Work to complete –
Answer these questions from the text on the Linksys by Cisco support community:
1. How many new threads does the community receive each month?
2. What kind of support did the company discontinue a year after deploying the community?
3. What interrupted call center operations during Christmas of 2006?

How Does Linksys by Cisco Run Its Support Community?

The enormous size of the Linksys by Cisco customer base is evident when you take a look at its community statistics: over 4 million user-sessions each month with over 3,000 new threads. Linksys by Cisco encourages community use through a hands-on strategy. While it hopes that users themselves will answer many of the questions on the community forums (and they do), a dedicated staff monitors the community and ensures that most questions are answered within 24 hours. The moderators also ensure that community etiquette is respected.  Note that the group of moderators has not expanded since the birth of the community: while traffic has increased tremendously, the number of unanswered questions that need answers from moderators has not increased proportionally.

 

Where Do Savings Come From?

For Linksys by Cisco, the measurable benefits of its community overwhelmingly come from call deflections: that is, many users find answers by visiting the community and therefore do not need (costly) assisted support. Before we delve into these savings, it’s worth pointing out several other significant benefits Linksys by Cisco is realizing from its support community initiative:

Discontinuation of email support. Let’s just cite two examples. A year after Linksys by Cisco deployed its support community the company was able to discontinue email support entirely, with no negative reaction from customers, no increase in phone calls, and an increase in community usage that almost matched email use.

 

Back-up business continuity. During Christmas of 2006 (a typically busy season for Linksys by Cisco support), call center operations were interrupted temporarily due to an earthquake in the Asia Pacific region. Support traffic on the Linksys by Cisco community went up 50 percent overnight, not only compensating for the loss of the call center channel and minimizing the effects of the natural disaster, but also saving Christmas for many consumers!

 

Better Analytics. The community moderators provide reports on conversations taking place in the community and much relevant and actionable product information can be gleaned from the reports, especially for newer products.

Information supplied –

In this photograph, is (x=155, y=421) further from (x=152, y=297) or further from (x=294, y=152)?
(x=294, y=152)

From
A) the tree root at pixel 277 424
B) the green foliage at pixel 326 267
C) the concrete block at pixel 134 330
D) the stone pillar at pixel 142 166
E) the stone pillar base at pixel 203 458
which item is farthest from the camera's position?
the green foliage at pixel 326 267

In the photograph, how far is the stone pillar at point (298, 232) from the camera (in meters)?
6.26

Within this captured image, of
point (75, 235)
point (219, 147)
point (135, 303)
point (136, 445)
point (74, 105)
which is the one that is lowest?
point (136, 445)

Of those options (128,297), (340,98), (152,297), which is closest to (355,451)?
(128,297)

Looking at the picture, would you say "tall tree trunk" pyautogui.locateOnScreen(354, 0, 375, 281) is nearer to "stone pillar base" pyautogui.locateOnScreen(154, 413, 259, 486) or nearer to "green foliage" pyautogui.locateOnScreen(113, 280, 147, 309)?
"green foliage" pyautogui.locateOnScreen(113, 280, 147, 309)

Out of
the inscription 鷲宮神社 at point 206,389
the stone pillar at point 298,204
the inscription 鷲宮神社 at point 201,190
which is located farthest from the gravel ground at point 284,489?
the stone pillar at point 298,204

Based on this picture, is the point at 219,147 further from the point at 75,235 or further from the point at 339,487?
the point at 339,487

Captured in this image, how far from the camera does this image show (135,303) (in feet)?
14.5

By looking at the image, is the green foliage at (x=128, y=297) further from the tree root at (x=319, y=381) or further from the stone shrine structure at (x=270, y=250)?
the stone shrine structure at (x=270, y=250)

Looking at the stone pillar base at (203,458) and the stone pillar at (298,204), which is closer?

Solution to the problem –
1. The community receives over 3,000 new threads each month.
2. The company discontinued email support entirely.
3. An earthquake in the Asia Pacific region interrupted them.